_Text shown:_
──────

That left Qasim Chaalan, a gentle Red Cross volunteer, with a problem: He had promised to take Khadija Tajj al-Din, a 74-year-old woman, in an ambulance from the Jabal Amel Hospital to a school where her relatives had sought refuge, a trip of a couple of miles.
"You want to help, but you say at any second, it could be your time," Chaalan said.
"You want to make the people feel safe," he added, "but you don't feel it yourself."
For the first time since the war had started, there was no way out of Tyre. And for those left behind, there was no way to get around.
The night before, Israeli aircraft had bombed a pile of powdery sand along a wilting banana plantation that forded the Litani River, what had become the last link between Tyre and the rest of Lebanon. The rest of the bridges along the river, which bisects southern Lebanon, were bombed in the early days of the nearly month-long war. On Monday, Israeli military forces shelled the road to the south, where columns of smoke rose and the whistle of outgoing rockets sounded across the afternoon.
Inside Tyre, besieged and desperate, Israeli missiles struck an apartment complex targeted by an Israeli commando raid last weekend, reducing four five-story buildings to rubble and igniting a fire in a building still standing. The percussion of blasts paralyzed Tyre, transforming the seaside city into a ghost town.

──────

_Information provided:_
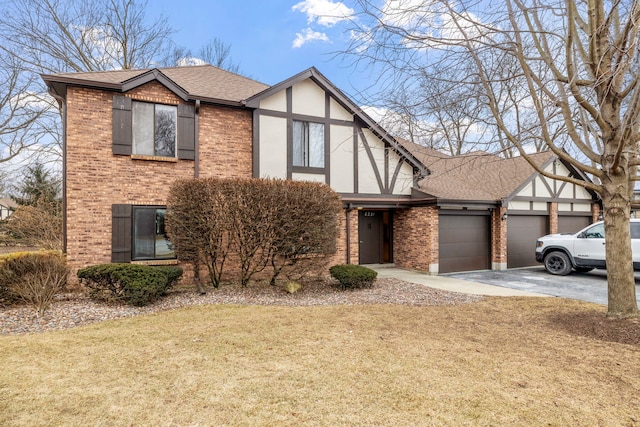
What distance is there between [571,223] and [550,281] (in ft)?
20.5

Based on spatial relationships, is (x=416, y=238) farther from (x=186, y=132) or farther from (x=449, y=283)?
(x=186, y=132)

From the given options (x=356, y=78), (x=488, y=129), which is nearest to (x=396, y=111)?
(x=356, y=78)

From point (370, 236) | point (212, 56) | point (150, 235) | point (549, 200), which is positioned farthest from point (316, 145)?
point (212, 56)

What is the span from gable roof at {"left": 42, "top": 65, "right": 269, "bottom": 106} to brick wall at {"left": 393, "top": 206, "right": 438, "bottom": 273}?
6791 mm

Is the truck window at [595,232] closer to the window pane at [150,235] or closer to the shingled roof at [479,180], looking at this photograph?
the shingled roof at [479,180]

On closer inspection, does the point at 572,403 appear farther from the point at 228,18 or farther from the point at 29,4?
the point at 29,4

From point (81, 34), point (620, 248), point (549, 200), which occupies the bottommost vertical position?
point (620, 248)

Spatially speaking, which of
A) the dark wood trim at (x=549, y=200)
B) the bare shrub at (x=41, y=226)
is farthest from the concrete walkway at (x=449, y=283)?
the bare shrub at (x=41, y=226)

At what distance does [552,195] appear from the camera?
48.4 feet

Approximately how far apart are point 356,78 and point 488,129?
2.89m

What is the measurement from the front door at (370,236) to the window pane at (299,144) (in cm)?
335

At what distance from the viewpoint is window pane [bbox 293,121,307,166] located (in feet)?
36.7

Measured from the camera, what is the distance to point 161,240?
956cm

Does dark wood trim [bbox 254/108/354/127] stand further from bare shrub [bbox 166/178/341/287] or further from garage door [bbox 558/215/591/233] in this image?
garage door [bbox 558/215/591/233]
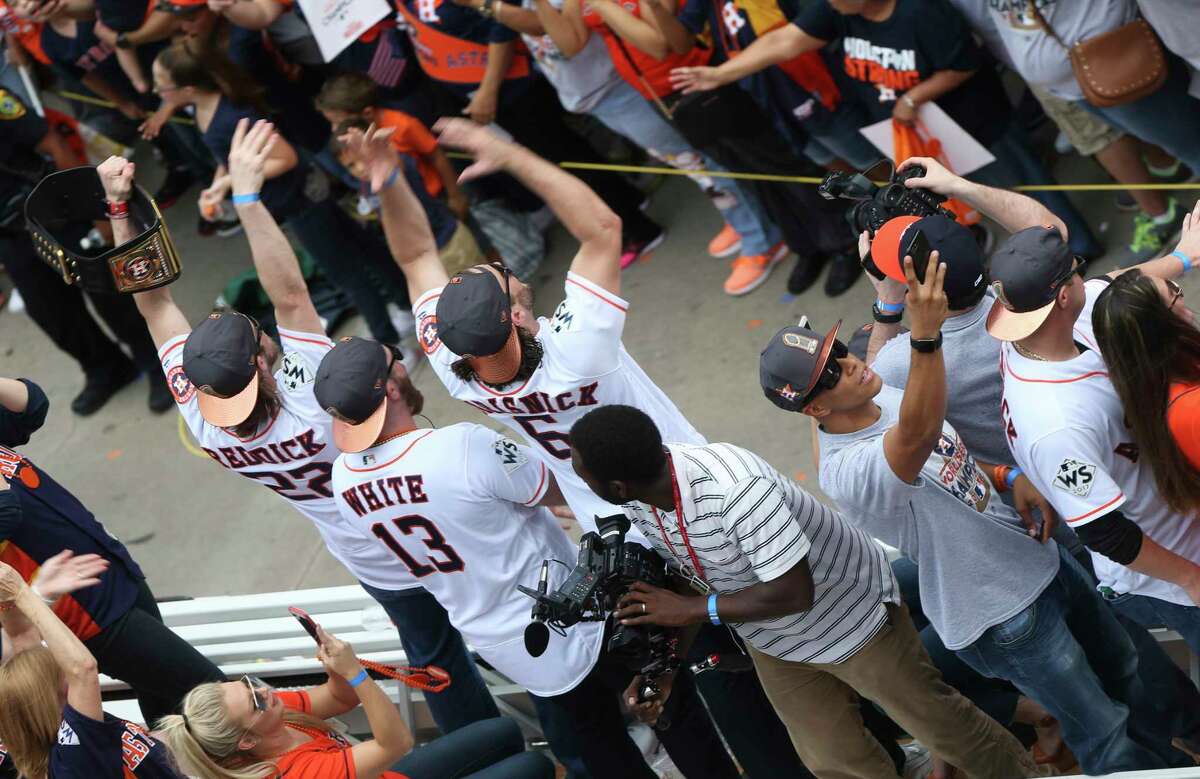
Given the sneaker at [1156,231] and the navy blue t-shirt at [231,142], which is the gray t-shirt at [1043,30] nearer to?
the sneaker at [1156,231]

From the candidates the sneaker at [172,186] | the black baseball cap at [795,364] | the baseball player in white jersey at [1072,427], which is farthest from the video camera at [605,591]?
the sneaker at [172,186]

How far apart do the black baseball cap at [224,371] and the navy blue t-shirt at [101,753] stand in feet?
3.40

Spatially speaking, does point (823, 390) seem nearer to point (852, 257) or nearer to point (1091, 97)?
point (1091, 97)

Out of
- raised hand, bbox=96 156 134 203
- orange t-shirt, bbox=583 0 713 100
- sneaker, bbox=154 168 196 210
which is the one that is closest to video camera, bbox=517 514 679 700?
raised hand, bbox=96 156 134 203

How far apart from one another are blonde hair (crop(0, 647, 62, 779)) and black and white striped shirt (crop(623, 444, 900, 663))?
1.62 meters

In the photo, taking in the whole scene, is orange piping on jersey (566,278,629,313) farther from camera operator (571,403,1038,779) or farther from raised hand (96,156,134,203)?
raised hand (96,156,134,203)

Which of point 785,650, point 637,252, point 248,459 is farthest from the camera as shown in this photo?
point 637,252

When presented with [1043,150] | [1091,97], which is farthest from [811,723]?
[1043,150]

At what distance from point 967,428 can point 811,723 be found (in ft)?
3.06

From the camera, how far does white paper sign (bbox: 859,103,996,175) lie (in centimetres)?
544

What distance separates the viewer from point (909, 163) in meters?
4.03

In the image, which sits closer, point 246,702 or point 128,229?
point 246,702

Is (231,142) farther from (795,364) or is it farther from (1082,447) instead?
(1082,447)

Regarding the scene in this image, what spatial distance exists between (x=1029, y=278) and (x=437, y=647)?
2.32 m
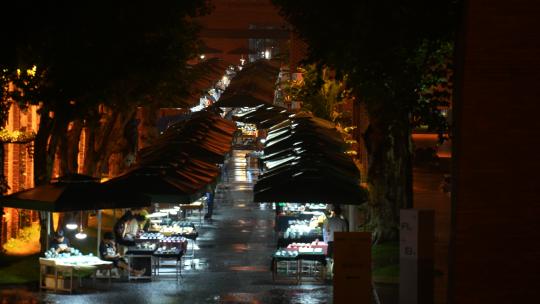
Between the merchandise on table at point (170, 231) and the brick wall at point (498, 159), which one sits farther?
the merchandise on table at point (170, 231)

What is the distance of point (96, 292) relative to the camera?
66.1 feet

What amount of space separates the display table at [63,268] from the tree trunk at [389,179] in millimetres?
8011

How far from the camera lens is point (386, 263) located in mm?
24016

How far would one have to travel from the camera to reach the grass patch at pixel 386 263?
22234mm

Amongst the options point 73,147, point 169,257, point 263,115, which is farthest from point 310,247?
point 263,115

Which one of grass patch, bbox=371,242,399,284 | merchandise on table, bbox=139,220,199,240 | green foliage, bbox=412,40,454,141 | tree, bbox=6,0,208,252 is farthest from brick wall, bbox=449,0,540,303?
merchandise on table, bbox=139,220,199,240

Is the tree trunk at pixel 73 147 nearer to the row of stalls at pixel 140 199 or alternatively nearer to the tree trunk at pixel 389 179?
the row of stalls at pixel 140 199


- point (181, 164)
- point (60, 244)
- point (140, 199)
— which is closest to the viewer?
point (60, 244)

──────

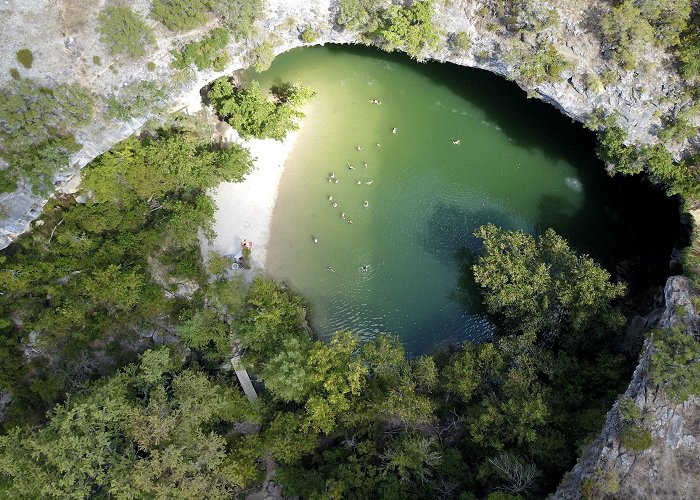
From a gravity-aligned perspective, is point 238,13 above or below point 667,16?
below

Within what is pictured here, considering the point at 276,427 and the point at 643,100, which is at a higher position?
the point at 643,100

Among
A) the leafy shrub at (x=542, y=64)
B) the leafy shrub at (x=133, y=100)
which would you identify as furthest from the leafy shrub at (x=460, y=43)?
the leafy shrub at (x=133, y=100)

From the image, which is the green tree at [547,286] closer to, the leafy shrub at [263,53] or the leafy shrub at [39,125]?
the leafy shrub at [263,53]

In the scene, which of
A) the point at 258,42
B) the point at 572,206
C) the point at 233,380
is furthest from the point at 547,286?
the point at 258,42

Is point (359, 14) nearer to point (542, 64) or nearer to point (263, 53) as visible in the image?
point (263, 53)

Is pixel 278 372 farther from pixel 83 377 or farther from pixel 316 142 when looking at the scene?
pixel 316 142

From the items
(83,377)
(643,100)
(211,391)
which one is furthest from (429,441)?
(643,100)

──────

_Work instructions:_
[A] In the account of Tyre under siege, how old is Khadija Tajj al-Din?
[B] Carry on the account of Tyre under siege from its last sentence.

_List of answers:_
[A] 74 years old.

[B]
What was supposed to serve as a staging point for relief into southern Lebanon -- the city where aid officials say thousands remain stranded and corpses have rotted in the streets for as many as 10 days -- had become too dangerous for anyone but a few motorcyclists.
"The city is completely cut off from the rest of the world," said Roland Huguenin, a spokesman for the International Committee of the Red Cross, which has been prevented from sending out convoys for three days. "Tyre doesn't have a lifeline now."
At Jabal Amel Hospital, physician Ahmad Mroue slumped in a leather chair, chatting with a colleague, Bassam Mteirak.
"No ambulances," Mroue said, shaking his head.
"The ambulances are here, and they can't go to the buildings over there," Mteirak said.